## start

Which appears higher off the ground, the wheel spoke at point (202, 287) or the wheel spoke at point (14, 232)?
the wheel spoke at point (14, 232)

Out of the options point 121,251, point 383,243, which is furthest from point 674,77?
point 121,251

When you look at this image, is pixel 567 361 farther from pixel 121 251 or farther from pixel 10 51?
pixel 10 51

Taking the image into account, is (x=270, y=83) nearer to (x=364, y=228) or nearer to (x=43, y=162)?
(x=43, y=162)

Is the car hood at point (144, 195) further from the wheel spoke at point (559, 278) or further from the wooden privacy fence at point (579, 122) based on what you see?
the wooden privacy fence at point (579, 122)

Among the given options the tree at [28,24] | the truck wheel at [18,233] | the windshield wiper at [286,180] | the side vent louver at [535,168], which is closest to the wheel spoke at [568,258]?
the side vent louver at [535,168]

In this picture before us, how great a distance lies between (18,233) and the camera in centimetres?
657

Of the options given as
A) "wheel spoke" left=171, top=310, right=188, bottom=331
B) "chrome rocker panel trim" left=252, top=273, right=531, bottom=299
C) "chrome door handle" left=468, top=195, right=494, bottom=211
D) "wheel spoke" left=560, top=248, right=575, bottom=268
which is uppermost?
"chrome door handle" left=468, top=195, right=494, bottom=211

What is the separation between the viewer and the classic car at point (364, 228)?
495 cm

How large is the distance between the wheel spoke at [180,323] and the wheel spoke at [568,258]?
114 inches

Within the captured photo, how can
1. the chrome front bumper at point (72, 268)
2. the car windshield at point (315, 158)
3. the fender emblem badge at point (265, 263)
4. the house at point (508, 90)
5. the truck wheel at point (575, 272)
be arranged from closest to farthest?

## end

TASK DESCRIPTION
Reproduce each of the entries above word for word.

SOLVED PROBLEM
Which appears higher off the ground, the wheel spoke at point (202, 287) or the wheel spoke at point (14, 232)?
the wheel spoke at point (14, 232)

Out of the options point 121,251, point 383,243, which is furthest from point 674,77?
point 121,251

When you look at this image, is pixel 567 361 farther from pixel 121 251 or farther from pixel 10 51?
pixel 10 51

Taking the image into account, is (x=270, y=83) nearer to (x=364, y=228) or nearer to (x=43, y=162)?
(x=43, y=162)

Is the car hood at point (144, 195) further from the wheel spoke at point (559, 278) or further from the wooden privacy fence at point (579, 122) based on what you see?
the wooden privacy fence at point (579, 122)

Among the given options the tree at [28,24] | the truck wheel at [18,233] | the windshield wiper at [286,180] | the side vent louver at [535,168], which is closest to the wheel spoke at [568,258]?
the side vent louver at [535,168]

In this picture before us, how great a distance lies between (18,233) and the camera in centimetres?
657

Of the options given as
A) "wheel spoke" left=171, top=310, right=188, bottom=331
B) "chrome rocker panel trim" left=252, top=273, right=531, bottom=299
C) "chrome door handle" left=468, top=195, right=494, bottom=211
D) "wheel spoke" left=560, top=248, right=575, bottom=268
which is uppermost?
"chrome door handle" left=468, top=195, right=494, bottom=211

What is the separation between the viewer and the classic car at point (364, 228)?
495 cm

How large is the distance between the wheel spoke at [180,323] and the wheel spoke at [568,258]?
114 inches

Within the captured photo, how can
1. the chrome front bumper at point (72, 268)
2. the car windshield at point (315, 158)
3. the fender emblem badge at point (265, 263)
4. the house at point (508, 90)
5. the truck wheel at point (575, 272)
be arranged from closest to farthest?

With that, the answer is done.